Brent crude futures rose 2.0% to $106.30 per barrel, remaining well above levels near $70 seen before the outbreak of conflict earlier this year.
Oil prices have surged largely because of ongoing disruption around the Strait of Hormuz, the strategically important shipping route off Iran’s southern coast through which roughly one-fifth of global oil supplies normally pass.
The waterway has effectively remained blocked by both U.S. and Iranian military activity for weeks, disrupting crude shipments and increasing fears of a wider energy supply crisis.
Trump’s latest remarks reinforced market concerns that a resolution may not arrive anytime soon, further supporting higher energy prices.
Markets Await Key U.S. Inflation Data
The continued rise in oil prices has renewed concerns about inflation and raised expectations that central banks could maintain tighter monetary policy for longer.
Investors are now focusing on upcoming U.S. consumer price index data, due later on Tuesday.
Economists expect headline inflation for April to accelerate to 3.7% year-on-year, up from 3.3% in March, largely because of rising gasoline prices. On a monthly basis, CPI growth is forecast to slow to 0.6% from 0.9%.
Markets will also closely monitor core inflation, which excludes food and energy prices and is viewed as a key measure for the Federal Reserve. Core CPI is expected to come in at 2.7% annually and 0.3% month-on-month, compared with 2.6% and 0.2% respectively in the previous reading.
The core measure is “ultimately what matters most” for the Federal Reserve, strategists at ING said in a note.
“Still, it is probably too early to expect clear evidence of second round effects,” they added.
Republican Lawmakers Scrutinize Sam Altman’s Business Activities
Meanwhile, Sam Altman is reportedly facing increased scrutiny from Republican lawmakers and several Republican state attorneys general ahead of a potential stock market listing for OpenAI later this year.
According to a report from the Wall Street Journal, the Republican-led House Oversight Committee has opened an investigation into possible conflicts of interest involving Altman’s personal investments and OpenAI’s commercial partnerships.
The committee has reportedly requested documents related to OpenAI’s governance practices and its relationships with companies connected to Altman.
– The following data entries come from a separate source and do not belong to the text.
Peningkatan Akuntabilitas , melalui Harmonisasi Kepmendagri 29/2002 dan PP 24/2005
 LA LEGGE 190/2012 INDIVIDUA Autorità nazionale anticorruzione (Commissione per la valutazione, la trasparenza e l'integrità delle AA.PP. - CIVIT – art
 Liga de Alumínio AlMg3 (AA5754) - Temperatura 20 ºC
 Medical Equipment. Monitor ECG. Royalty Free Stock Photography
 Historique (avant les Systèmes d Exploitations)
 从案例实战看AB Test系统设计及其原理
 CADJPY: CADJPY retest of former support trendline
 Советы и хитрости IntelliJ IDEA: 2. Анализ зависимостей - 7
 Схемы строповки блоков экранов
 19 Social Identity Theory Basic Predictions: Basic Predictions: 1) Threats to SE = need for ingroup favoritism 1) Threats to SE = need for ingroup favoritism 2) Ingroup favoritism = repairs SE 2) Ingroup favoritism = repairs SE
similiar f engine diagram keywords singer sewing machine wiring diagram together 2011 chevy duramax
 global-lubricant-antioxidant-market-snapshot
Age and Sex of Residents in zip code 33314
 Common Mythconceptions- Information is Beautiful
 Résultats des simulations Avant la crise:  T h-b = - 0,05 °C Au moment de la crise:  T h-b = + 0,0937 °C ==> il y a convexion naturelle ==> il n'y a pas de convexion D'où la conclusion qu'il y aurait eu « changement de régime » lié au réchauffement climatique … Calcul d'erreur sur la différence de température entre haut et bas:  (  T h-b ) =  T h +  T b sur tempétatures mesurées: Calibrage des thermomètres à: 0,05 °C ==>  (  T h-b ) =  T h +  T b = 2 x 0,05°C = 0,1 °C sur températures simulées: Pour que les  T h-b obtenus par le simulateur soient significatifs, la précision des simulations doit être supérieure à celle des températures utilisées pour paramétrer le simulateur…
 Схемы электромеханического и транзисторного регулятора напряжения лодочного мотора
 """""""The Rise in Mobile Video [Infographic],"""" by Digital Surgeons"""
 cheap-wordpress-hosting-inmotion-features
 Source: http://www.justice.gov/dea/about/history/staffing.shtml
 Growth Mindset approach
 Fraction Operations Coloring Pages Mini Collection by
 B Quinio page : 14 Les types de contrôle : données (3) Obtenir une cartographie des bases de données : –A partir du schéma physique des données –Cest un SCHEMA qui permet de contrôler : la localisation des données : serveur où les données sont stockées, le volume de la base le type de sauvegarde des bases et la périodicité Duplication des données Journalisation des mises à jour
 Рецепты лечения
The newspaper also reported that Republican attorneys general from Florida, Montana, Nebraska, Iowa, West Virginia and Louisiana have urged the U.S. Securities and Exchange Commission to review OpenAI’s governance structure before any initial public offering proceeds.
The scrutiny follows earlier reports that Altman had encouraged OpenAI to support businesses in which he held personal investments, including nuclear fusion company Helion and aerospace startup Stoke Space.